■ Given request A:
List the three Supabase services that the Flutter and Supabase tutorial says its series will cover, one part each.
■ Given request B:
From the entries below the Flutter and Supabase tutorial, pull out every line that contains the string "millimetres".

■ Excerpted text:
★ ★ ★

Going full-stack with Flutter and Supabase - Part 1: Authentication

·

14 min read

Going full-stack with Flutter and Supabase - Part 1: Authentication

Introduction

In this tutorial series, we will build a simple notes app, powered by Supabase. Supabase is a product similar to Firebase, which provides services such as authentication and a database, as well as a client which allows you to authenticate and query the database directly from your Flutter app. By combining Flutter with Supabase, you could build production-ready* apps without having to write or maintain a back-end server.

This series will consist of three parts, each one going over a specific service by Supabase. First, we'll start with Authentication, which will allow users to sign in the app. Then, we'll move on to the Database, where we'll create a simple schema for our notes app, and allow users to create and view their notes. Last, we'll check out Storage, which we'll make use of by allowing users to attach files to their notes.

This tutorial assumes you already have some experience with Flutter (if not, go here to get started!). Code snippets will be shared as we go along, but you can also check out the full source code at the repository linked at the end of this post.

* Note that Supabase is still in public beta phase. However, it's still an exciting service, and now is a good time to experiment with it!

What is Supabase?

Supabase calls itself an open source alternative to Firebase. It offers several things: a relational database which you can access directly from the client, built-in user authentication so you can manage users and permissions, as well as storage so you can store large files. Functions are also in the works, which will allow you to run your own code without needing a server.

Why not Firebase?

While Supabase is considered an alternative, it's also very different. As always, there is no one right choice, and the best service to use depends on your use case. But Supabase has two stand-out features that Firebase does not have, which a lot of developers might prefer.

  • Relational database: Supabase is built on top of PostgreSQL, a powerful relational database that has been around for over 30 years. Firebase's Firestore and Realtime Database offerings are non-relational, so the choice between Supabase and Firebase might be as easy as relational vs non-relational, though there's more to it than that. Firebase is not open source, and has not been around as long as Postgres.
  • It's all open source: Supabase is built on top of other popular open-source packages, such as PostgREST for accessing your database directly from the client, and GoTrue for user authentication. All that, along with a nice admin interface so you can manage everything. If you wanted, you could host and manage these services on your own. If PostgREST does not fit your use case, you could host a server that will communicate with your Postgres database directly. And if you ever decide that Supabase is not for you, you could always migrate all your data somewhere else. At the end of the day, it's all in a Postgres database.

Getting Started

Setting up Supabase

Getting started with Supabase is simple, so we won't go into much detail about its setup. Just head to the Supabase website and create a project.

You can spend some time to get familiar with the admin interface, but we won't be needing it a lot for this first part. All we will need is your Supabase project's URL and API key, which you can find your project's API settings.

In auth settings, you can also have some options to change your site URL, which is included in emails sent by Supabase when a user signs up (which you can disable), as well as customize the email templates sent for password resets, magic links(!), and invitations.

★ ★ ★

■ The records:

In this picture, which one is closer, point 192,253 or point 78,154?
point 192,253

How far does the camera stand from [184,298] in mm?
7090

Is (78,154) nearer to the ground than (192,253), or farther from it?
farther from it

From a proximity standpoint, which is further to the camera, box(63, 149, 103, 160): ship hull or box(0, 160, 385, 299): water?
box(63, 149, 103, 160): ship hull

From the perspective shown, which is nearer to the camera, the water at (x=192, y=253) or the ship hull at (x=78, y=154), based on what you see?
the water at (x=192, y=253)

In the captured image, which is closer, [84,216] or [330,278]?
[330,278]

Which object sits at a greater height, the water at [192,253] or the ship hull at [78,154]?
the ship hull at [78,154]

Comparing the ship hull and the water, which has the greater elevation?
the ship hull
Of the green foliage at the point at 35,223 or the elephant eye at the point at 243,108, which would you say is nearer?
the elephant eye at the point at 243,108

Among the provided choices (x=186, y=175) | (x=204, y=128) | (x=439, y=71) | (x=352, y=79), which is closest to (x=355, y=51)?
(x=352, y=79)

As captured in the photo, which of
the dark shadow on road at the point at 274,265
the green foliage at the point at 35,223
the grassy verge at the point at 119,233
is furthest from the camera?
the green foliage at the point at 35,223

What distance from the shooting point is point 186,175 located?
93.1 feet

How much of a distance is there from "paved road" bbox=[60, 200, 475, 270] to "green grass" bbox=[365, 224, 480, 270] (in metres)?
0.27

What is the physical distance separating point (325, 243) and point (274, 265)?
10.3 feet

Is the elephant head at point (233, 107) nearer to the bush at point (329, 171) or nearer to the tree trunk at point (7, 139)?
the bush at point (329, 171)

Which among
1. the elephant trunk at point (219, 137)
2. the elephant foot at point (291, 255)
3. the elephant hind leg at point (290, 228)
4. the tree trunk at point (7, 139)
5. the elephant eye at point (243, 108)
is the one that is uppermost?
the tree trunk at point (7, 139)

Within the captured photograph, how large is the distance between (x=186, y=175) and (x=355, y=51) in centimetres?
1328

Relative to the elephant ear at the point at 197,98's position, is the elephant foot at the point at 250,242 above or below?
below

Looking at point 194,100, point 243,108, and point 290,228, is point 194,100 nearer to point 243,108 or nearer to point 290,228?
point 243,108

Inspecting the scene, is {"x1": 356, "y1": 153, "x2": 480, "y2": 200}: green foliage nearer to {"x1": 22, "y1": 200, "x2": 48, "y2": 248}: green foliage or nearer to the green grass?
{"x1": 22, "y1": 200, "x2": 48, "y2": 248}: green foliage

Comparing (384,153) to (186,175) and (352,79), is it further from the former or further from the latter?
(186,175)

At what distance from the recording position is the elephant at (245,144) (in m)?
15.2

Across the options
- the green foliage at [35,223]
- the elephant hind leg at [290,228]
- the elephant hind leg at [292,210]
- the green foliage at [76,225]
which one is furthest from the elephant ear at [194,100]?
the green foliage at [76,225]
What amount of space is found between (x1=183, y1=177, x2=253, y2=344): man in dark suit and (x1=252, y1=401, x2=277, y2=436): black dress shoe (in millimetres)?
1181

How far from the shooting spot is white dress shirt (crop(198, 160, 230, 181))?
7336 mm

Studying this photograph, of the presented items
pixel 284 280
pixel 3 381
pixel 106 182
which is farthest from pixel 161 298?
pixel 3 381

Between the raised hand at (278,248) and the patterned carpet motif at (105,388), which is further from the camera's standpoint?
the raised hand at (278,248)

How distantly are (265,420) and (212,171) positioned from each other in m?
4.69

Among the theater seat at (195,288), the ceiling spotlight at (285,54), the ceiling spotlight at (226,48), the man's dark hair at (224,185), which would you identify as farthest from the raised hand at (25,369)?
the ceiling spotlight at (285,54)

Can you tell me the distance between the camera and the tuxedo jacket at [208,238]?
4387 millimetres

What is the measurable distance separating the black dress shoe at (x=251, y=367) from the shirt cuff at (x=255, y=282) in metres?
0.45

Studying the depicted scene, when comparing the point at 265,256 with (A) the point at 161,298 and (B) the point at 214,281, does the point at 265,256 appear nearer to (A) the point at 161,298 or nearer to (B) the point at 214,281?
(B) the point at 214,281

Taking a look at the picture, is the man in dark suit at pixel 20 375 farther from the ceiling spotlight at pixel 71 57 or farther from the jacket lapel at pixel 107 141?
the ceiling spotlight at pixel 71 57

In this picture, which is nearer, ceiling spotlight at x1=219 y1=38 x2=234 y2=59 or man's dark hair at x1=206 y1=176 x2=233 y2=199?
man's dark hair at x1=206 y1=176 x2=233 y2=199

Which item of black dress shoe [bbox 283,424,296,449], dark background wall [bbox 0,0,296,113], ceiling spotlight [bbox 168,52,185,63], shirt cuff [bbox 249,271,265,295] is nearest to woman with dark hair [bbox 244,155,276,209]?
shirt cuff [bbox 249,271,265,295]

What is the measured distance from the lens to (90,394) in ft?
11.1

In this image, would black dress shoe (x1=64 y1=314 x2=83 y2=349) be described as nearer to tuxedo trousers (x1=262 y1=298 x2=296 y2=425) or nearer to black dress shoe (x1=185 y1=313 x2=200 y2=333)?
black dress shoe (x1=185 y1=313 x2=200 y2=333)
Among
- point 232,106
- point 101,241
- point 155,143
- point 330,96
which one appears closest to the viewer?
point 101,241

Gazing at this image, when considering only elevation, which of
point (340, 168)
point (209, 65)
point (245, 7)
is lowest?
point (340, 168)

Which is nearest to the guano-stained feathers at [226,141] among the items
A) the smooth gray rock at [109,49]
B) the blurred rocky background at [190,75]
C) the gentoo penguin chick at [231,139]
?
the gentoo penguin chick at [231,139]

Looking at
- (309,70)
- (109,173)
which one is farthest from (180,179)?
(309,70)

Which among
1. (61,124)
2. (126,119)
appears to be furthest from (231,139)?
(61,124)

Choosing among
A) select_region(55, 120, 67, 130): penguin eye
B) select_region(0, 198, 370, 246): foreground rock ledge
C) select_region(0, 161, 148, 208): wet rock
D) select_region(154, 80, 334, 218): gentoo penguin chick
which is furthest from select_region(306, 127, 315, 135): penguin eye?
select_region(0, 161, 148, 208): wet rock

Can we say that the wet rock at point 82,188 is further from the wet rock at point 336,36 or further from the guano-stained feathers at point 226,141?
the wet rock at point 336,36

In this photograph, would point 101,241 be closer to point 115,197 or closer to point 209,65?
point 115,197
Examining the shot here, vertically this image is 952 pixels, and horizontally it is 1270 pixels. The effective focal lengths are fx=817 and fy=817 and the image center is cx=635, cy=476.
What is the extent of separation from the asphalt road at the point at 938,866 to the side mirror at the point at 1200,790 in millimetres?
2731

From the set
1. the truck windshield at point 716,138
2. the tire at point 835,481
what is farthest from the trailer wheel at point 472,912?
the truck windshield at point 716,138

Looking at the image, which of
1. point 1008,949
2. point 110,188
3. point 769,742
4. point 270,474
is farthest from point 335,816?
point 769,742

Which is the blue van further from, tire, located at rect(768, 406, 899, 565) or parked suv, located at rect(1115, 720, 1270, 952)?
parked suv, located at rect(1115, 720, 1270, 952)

★ ★ ★

■ Correct result A:
Authentication, Database, Storage

■ Correct result B:
What amount of space is found between (x1=183, y1=177, x2=253, y2=344): man in dark suit and (x1=252, y1=401, x2=277, y2=436): black dress shoe (in millimetres)?
4387 millimetres
What is the extent of separation from the asphalt road at the point at 938,866 to the side mirror at the point at 1200,790 in millimetres?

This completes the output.